Mischa ging zwei Wochen nach Neles Tod zum ersten Mal wieder zur Arbeit; ich selbst fühlte mich, auch wegen der Nachwirkungen des HELLP-Syndroms, erst nach vier Monaten wieder stark genug, in der Grundschule zu unterrichten. Als besonders heilsam für mich empfand ich das Schreiben meines Tagebuchs; es vertrieb meine Sorge, ich könnte viele der starken Eindrücke, die Neles kurzes Leben mir bescherte und die mir so wichtig waren, am Ende doch vergessen … Auch die sportliche Aktivität bei der DLRG und auf dem Fahrrad tat mir gut und brachte mich ein Stück weit zurück ins Leben.
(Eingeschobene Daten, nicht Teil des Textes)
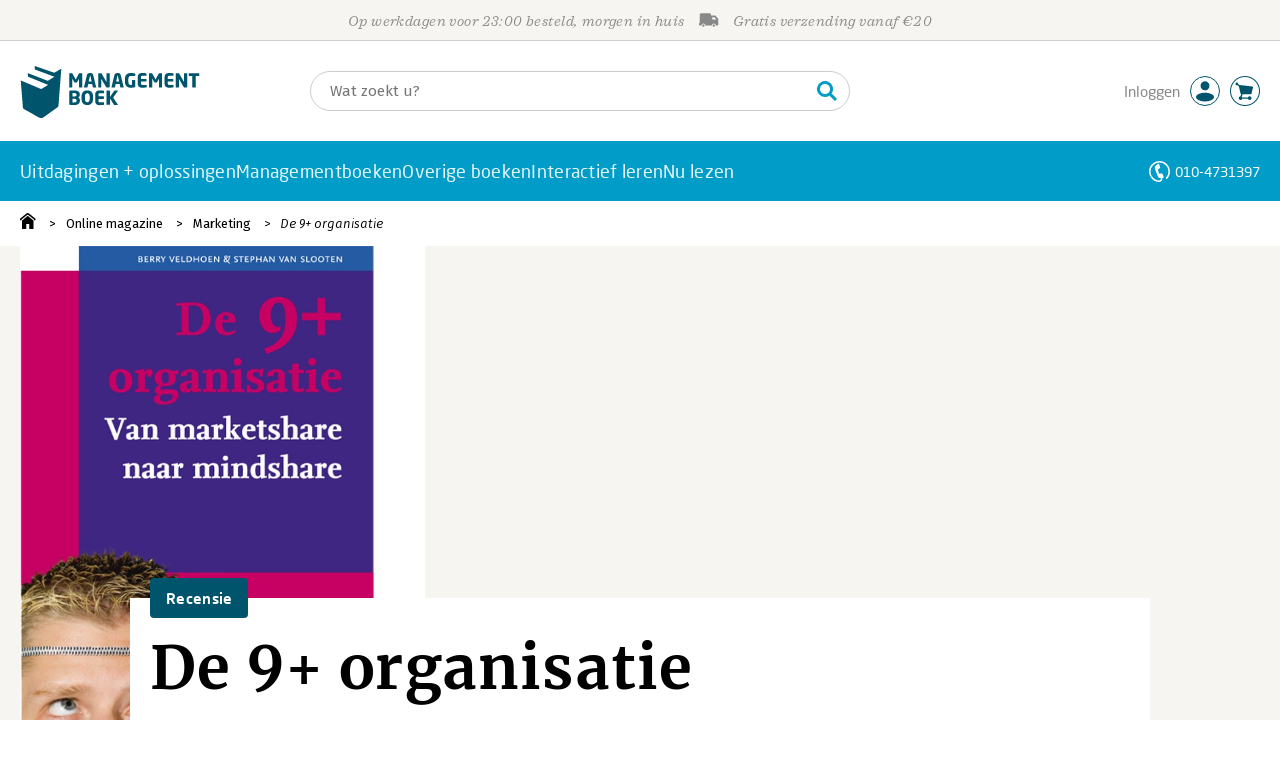

--- FILE ---
content_type: image/svg+xml
request_url: https://i.mgtbk.nl/font-awesome/svgs/light/pen-fancy.svg
body_size: 676
content:
<svg xmlns="http://www.w3.org/2000/svg" viewBox="0 0 512 512"><!--! Font Awesome Pro 6.4.0 by @fontawesome - https://fontawesome.com License - https://fontawesome.com/license (Commercial License) Copyright 2023 Fonticons, Inc. --><path d="M392.1 48.7C401.7 38.1 415.3 32 429.6 32C457.4 32 480 54.6 480 82.4c0 14.3-6.1 27.9-16.7 37.5L256.6 306 206 255.4 392.1 48.7zM429.6 0c-23.4 0-45.6 9.9-61.3 27.3L175.1 242 98.9 265.4c-19.8 6.1-35.4 21.3-41.9 40.9L2.9 468.6c-8.3 25 15.5 48.8 40.5 40.5L205.6 455c19.6-6.5 34.9-22.1 40.9-41.9L270 336.9 484.7 143.7c17.4-15.6 27.3-37.9 27.3-61.3C512 36.9 475.1 0 429.6 0zM237.9 332.5L216 403.7c-3 9.9-10.7 17.7-20.5 20.9L67.2 467.4 134.7 400c.4 0 .9 0 1.3 0c13.3 0 24-10.7 24-24s-10.7-24-24-24s-24 10.7-24 24c0 .4 0 .9 0 1.3L44.6 444.8 87.4 316.5c3.3-9.8 11.1-17.4 20.9-20.5l71.2-21.9 58.4 58.4z"/></svg>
Und an jedem Abend, bei Wind und Wetter, pflegten wir unser Ritual, besuchten Neles Grab, stellten uns vor, wie sie barfuß durch die Wolken läuft und uns zusieht, und wünschte ihr eine gute Nacht. Daran, dass sie dort, wo sie jetzt ist, gut aufgehoben ist, und dass Gott auch uns hält, hatte ich nie einen Zweifel. Ja, ich verstehe es nicht und finde es ungerecht, dass unser Kind sterben musste und dass andere leben dürfen; aber Wut oder Auflehnung habe ich deswegen niemals empfunden. Auch Mischa, als Naturwissenschaftler in religiösen Dingen eher skeptisch, sieht das so: Woher sonst sollten wir unsere Hoffnung nehmen, dass für Nele nicht alles vorbei ist?

Silke (Grundschullehrerin, 41) und Mischa Ounanian (Ingenieur, 43) 
leben mit ihren Kindern Mila (7) und Joscha (3) am Niederrhein.